[BEGIN INPUT DATA]
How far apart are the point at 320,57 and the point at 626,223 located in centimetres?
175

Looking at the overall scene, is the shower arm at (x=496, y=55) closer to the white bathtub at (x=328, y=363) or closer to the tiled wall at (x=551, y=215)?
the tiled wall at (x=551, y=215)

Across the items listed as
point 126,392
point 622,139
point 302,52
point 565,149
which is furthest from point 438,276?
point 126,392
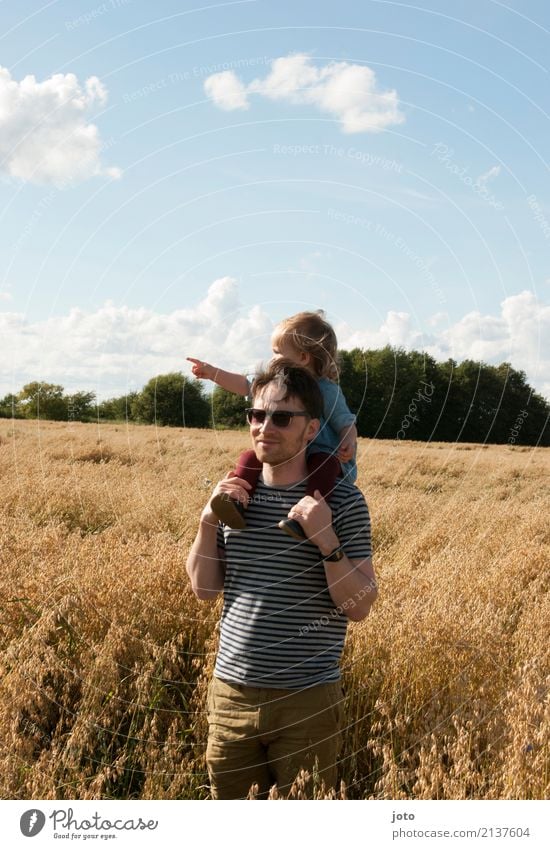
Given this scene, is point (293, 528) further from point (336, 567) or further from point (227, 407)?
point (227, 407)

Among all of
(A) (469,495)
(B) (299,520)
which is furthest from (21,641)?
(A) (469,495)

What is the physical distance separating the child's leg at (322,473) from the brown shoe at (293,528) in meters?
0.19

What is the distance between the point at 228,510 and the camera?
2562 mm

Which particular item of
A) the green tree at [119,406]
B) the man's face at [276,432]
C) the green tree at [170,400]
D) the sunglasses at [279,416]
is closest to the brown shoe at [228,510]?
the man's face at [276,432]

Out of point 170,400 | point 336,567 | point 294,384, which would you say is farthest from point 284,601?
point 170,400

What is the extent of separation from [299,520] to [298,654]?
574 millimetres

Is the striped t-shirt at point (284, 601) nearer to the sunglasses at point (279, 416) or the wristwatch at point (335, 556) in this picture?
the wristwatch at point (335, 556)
[END INPUT DATA]
GIVEN TASK: Present all the rows above as a numbered list, one line per item, leaving out blank lines and pictures.

COMPLETE OUTPUT:
1. How far apart are the point at 320,57 and the point at 626,223 located in centimetres?
2. 175
3. Looking at the overall scene, is the shower arm at (x=496, y=55) closer to the white bathtub at (x=328, y=363) or closer to the tiled wall at (x=551, y=215)?
4. the tiled wall at (x=551, y=215)
5. Across the items listed as
6. point 126,392
7. point 622,139
8. point 302,52
9. point 565,149
10. which is furthest from point 438,276?
11. point 126,392
12. Given this scene, is point (293, 528) further from point (336, 567) or further from point (227, 407)?
13. point (227, 407)
14. Among all of
15. (A) (469,495)
16. (B) (299,520)
17. which is furthest from (21,641)?
18. (A) (469,495)
19. What is the physical distance separating the child's leg at (322,473) from the brown shoe at (293,528) in meters?
20. 0.19
21. What is the distance between the point at 228,510 and the camera?
22. 2562 mm
23. Which particular item of
24. A) the green tree at [119,406]
25. B) the man's face at [276,432]
26. C) the green tree at [170,400]
27. D) the sunglasses at [279,416]
28. is closest to the brown shoe at [228,510]?
29. the man's face at [276,432]
30. Out of point 170,400 | point 336,567 | point 294,384, which would you say is farthest from point 284,601?
31. point 170,400
32. What is the extent of separation from [299,520] to [298,654]?
33. 574 millimetres
34. Is the striped t-shirt at point (284, 601) nearer to the sunglasses at point (279, 416) or the wristwatch at point (335, 556) in this picture?
35. the wristwatch at point (335, 556)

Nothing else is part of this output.